Thursday, March 14, 2013
experiential dangers
As I have seen, those who plow iniquity and sow trouble reap the same.
Job 4:8
This is the summary of the counseling methodology of Eliphaz. It is certainly not about comfort. Really, all of Job's friends do not stray away from this sort of thinking. They want to convince Job that suffering is the result of sin. Their rationale is not based on their knowledge of Job, but on their strict adherence to an unbendable works theology. It leaves them judging Job rather than comforting him.
The logic of Eliphaz is summed up in a sowing and reaping equation. And it is generally the case. It is a principle confirmed even in the New Testament. At issue though is whether every case of suffering is always the result of sinful sowing. It is true that sin always reaps trouble and pain. However, it is not true that all pain is the result of personal disobedience to God. That is the whole point of the "inside story" of the first two chapters of Job. In them we learn that God may have testing purposes in our trials.

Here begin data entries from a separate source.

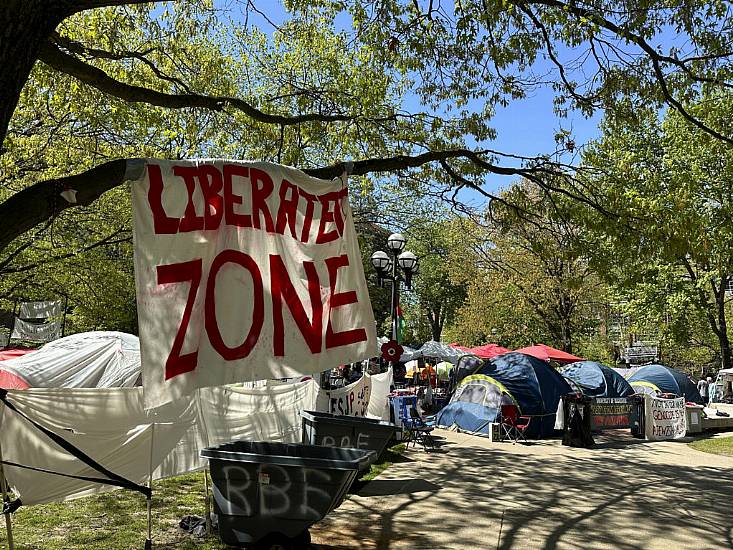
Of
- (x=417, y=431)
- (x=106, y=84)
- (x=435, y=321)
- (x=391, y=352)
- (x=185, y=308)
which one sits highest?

So Eliphaz is in dangerous territory. He dares to speak for God about Job's situation to Job. And interpretation is a human trait... we want to make sense of our world. But we need revelation from God to get it absolutely accurately. Job's friends don't have the benefit of that revelation. They are winging it.
Nonetheless, Eliphaz tries to lend credibility to his analysis and argument by appealing to experiential spookiness. He desperately needs authority, so he describes a ghostly visitation (Job 4:13-17) in the night in which this reasoning that suffering is always the result of sin is expounded to him by a spirit. But I find the vision itself suspect. It smells bad from the very beginning. There is false theology in it. From the onset it is weak on God's grace and mercy (Job 4:17). It assumes that God does not even fully trust His own angelic messengers (Job 4:18), which is self defeating since Eliphaz claims a spiritual being came to him in the night with the message! The vision is obsessed with the finality of death (Job 4:19-21) as if God enjoys mortal punishment on sinful humans and that death is the end.
My conclusion is that Eliphaz is a blowhard, airbag, false prophet. He has to be right and he has no problem inventing a 'vision' from thin air to make his point. He is wrong about Job, but his greatest error is that he is very wrong about God.